A 1947 film, "A portrait of Palestine", commissioned by the British Ministry of Information, ends with pictures of Tel Aviv beach; girls in swimsuits, playing "matkot" (beach paddleball). The narrator's tone is sober and ambivalent, the text is grand politics and history (...Jews claim Palestine as their ancient home... The Arabs have lived there for a thousand years... Palestine’s problem is whether these two kindred races can be reconciled to live and work together in peace...). Yet the images are optimism and sunshine: it's the beach, man. Surely something can be worked out. Now just sit back and watch the girls.

Much has changed since 1947 but Palestine's problem perhaps remained the same; and so, in some respects, did Tel Aviv's beach. It's still a good place to find some light-hearted optimism and to play matkot (u-tube). The shrill flight of the paddleball between racquets, the dull sound of the ball hitting the wood, this music is monotonous and hypnotic; the song of a leisured evening of a weekday, for those who have the time and are not in a hurry. Never a matkot player myself and always slightly worried about the direction of the ball, I distance myself from the players, watch their virtusity from afar, and then continue strolling southwards, as Jaffa turns pink.

The beach is long and sandy, usually clean and, except for weekends and holidays, never too crowded. There are some obvious drawbacks, like the ugly line of hotels guarding the seafront, or the hippies playing drums on Friday evenings. But it is such a great beach. Jaffa, towering above it and marking its southern end, provides the necessary contrasts; there are many of them.

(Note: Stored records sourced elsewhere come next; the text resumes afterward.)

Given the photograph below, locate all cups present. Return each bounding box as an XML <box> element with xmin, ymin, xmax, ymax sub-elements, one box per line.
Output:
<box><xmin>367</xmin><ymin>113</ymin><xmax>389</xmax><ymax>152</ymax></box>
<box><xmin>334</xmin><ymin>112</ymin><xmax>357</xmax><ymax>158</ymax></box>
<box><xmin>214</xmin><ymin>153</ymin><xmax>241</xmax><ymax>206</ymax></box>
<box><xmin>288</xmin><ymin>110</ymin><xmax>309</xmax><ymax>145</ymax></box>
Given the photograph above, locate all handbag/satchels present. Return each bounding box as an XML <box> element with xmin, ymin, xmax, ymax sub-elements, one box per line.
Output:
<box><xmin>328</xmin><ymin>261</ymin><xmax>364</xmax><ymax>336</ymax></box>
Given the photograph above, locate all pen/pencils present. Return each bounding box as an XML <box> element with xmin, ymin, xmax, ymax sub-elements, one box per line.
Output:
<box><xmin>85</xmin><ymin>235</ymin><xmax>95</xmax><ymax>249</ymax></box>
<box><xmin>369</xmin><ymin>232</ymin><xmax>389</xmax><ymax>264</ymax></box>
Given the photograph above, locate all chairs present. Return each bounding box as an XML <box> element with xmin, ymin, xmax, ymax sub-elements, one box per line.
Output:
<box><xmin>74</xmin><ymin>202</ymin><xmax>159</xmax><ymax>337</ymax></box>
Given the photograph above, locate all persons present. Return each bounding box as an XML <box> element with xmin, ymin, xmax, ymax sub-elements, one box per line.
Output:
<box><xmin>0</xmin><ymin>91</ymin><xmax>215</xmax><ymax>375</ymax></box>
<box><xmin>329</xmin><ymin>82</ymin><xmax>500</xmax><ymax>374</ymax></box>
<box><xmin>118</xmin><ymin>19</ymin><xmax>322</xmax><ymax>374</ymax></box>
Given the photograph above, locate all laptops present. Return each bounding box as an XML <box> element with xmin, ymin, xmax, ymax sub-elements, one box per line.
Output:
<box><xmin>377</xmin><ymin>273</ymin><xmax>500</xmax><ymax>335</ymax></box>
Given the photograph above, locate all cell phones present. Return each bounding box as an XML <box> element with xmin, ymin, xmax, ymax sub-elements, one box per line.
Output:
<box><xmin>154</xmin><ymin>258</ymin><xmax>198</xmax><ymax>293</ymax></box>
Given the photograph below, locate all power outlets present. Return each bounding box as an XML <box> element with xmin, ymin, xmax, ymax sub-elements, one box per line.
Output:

My embrace of Tel Aviv's beach is never full and unreserved. I am a Jerusalemite, born on a mountain, unsure about long stretches that never end; too much skies, too much water. But leave aside pathos and identities. My real problem is different: it's the sand. I hate sand. In wrong moments for myself and the universe, dipping my toes deep into the sand can feel like scratching a wall with long nails. Just the thought of the yellow granular substance can make me close my fists, squint, and want to be elsewhere. But sand is soon everywhere, in my food, in my hair, in my clothes. When I let myself to be carried away with my sand-o-phobia I find the powdered soil blocking my thought process, my sentences end mid-air. It gives me the creeps. But then I relax, resume, and reconcile myself to the particles beneath my feet. It used to be much worse. I'm gradually learning to live with the stuff. There is a price to pay for sunsets.